People keep mentioning “eating sounds” commercials, which reminds me of another one:
The kit-kat commercial where they make the “gimme a break” jingle…with munching and chewing. Not only does that not make any sense because it’s completely atonal, it’s just plain gross. I don’t want to hear people eating, for fuck’s sake.

J. G. Wentworth is back, with a clip of the old fart from the 1st run (I guess he croaked or something in the interim)-but it’s those stupid idiots chanting “It’s my money, and I need it NOW!” that gall my bladder to hell and back. No it’s their money, and they just stole it from you. That they are so generously willing to give part of it back to you doesn’t change the reality of the situation. And to top that there’s this “Peachtree” company selling the exact same service, but 1/1000th of the audience at best has one of these annuities, so why are two companies using the most lowbrow of sales strategies (advertising on TV) to reach a tiny fraction of the population? Never grasped that at all.
What? Given the ubiquity of these commercials, I thought every other person out there must have a structured settlement, and I was starting to wonder where mine was. But I have to admit, I like the opera-style ones.
What??? You’re not getting your check?? It’s YOUR money and you want it NOW!!

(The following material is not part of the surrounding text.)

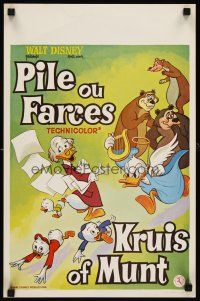 1h308 PILE OU FARCES Belgian '60s Disney, great cartoon image of Donald Duck & others!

Really, any ad that shows kids being excited to start school just seems so phony to me. I much prefer this ad, which is not only more honest in terms of how kids (and parents) feel about back-to-school, but also because the holiday tune is used so brilliantly.
Liked the commercial, but the end tag of “…experts since 1986…” for the company just made me feel old.

I haven’t seen all of them but the second one you mentioned bothers me because it doesn’t make any sense. Why should a Packer fan hate her neighbor because he’s a 49er fan? There’s no long-standing rivalry between the two teams (unlike, for example, the Cowboys and the Redskins). They’re not even in the same division. If the “ad wizards behind this one” knew anything about the NFL, they would’ve made her neighbor a Viking or Bear fan. That way her conduct would’ve been understandable.
Agreed (though it would have also worked if the neighbor was a Cowboy fan; we Packer fans hate the Cowboys an awful lot, too).
It would have also helped if they had gotten the Green Bay accent right. The lady sounds too Minnesotan.
Doesn’t everyone outside of Dallas hate the Cowboys?